(DOCUMENT SEGMENT begins)

The structural deficiencies feeding this crisis are well-documented. District hospitals, chronically under-equipped and bereft of specialist services, generate a relentless upward referral of cases to already overburdened tertiary institutions. Statewide, over 11,700 posts remain vacant. SMHS alone carries nearly 400 unfilled positions. SKIMS operates at barely 55 per cent of its sanctioned workforce. The burden that falls on those who do report for duty is, by any reasonable measure, unsustainable.

Overcrowding in clinical spaces is not merely an administrative inconvenience. It elevates infection risk, erodes patient dignity, creates conditions for security incidents, and hollows out the capacity of healthcare workers to deliver attentive, individualised care. Relatives who crowd wards are not villains; they are, in many cases, responding to a cultural instinct toward collective solidarity in moments of vulnerability. But good intentions do not neutralise the harm their numbers cause.

The corrective is neither complicated nor prohibitively expensive. A strict one-attendant-per-patient policy, consistently enforced rather than periodically announced, would immediately reduce ward density. Defined visiting hours, backed by adequate security and institutional will, would restore rhythm and predictability to clinical spaces. Public communication campaigns — framed not as restriction but as responsibility — can shift the cultural understanding of what hospitals require from the communities they serve.

(DOCUMENT SEGMENT ends)
(DATASET RECORDS begins)

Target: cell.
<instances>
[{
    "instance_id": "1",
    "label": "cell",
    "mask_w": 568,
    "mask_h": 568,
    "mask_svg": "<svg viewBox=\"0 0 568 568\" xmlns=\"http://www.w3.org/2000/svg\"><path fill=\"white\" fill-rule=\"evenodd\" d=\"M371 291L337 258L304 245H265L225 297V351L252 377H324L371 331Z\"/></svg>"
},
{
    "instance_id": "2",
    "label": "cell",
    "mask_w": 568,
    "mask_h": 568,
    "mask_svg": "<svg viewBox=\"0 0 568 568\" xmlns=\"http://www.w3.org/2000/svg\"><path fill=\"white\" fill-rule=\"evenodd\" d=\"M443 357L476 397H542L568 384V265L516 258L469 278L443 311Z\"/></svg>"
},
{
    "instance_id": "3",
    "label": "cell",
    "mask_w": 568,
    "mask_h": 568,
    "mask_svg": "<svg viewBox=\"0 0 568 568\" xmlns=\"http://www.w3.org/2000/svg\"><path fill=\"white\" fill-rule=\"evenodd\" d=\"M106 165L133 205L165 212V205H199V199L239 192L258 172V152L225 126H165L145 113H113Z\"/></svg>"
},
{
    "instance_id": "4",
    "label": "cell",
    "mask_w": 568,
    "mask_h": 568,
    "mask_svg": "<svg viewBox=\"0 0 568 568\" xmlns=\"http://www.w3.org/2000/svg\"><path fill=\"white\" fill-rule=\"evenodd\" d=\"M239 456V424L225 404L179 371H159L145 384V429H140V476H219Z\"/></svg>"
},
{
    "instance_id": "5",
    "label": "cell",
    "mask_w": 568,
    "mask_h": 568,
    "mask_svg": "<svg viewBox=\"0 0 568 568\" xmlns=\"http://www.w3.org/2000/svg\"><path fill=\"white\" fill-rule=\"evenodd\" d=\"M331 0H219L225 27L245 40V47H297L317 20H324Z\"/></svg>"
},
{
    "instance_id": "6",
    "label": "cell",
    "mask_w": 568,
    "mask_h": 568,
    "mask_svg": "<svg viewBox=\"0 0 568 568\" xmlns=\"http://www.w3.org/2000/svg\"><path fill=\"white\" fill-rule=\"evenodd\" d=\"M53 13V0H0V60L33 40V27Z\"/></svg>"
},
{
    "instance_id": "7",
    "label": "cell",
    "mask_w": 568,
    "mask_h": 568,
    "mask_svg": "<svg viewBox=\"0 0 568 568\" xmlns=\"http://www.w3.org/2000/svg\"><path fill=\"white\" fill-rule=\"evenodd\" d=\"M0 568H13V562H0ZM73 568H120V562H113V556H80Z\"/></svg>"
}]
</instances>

(DATASET RECORDS ends)

* **WORK INSTRUCTIONS**
1 - Answer these questions from the text on hospital overcrowding:
(a) How many posts remain vacant statewide?
(b) How does the text describe relatives who crowd wards?
(c) Which policy, according to the text, would immediately reduce ward density?
2 - Write the next part of the text on hospital overcrowding, starting after its final sentence.
The records are drawn from a different source than the text on hospital overcrowding.

* **OUTPUTS FOR THE TASKS**
1 -
(a) Over 11,700 posts.
(b) They are not villains. In many cases they are responding to a cultural instinct toward collective solidarity in moments of vulnerability.
(c) A strict one-attendant-per-patient policy, consistently enforced rather than periodically announced.

2 -
These, however, are interim measures. The deeper remedy lies in building functional, specialist-capable district hospitals that can absorb the caseload that currently floods Srinagar’s tertiary centres, and in filling the thousands of vacancies that leave existing staff stretched beyond capacity.

Discipline in a hospital is not punitive. It is the precondition for everything else — for hygiene, for recovery, for the dignity of the ill. Until Jammu and Kashmir’s health administration treats order as non-negotiable rather than aspirational, no investment in equipment or infrastructure will yield its full return.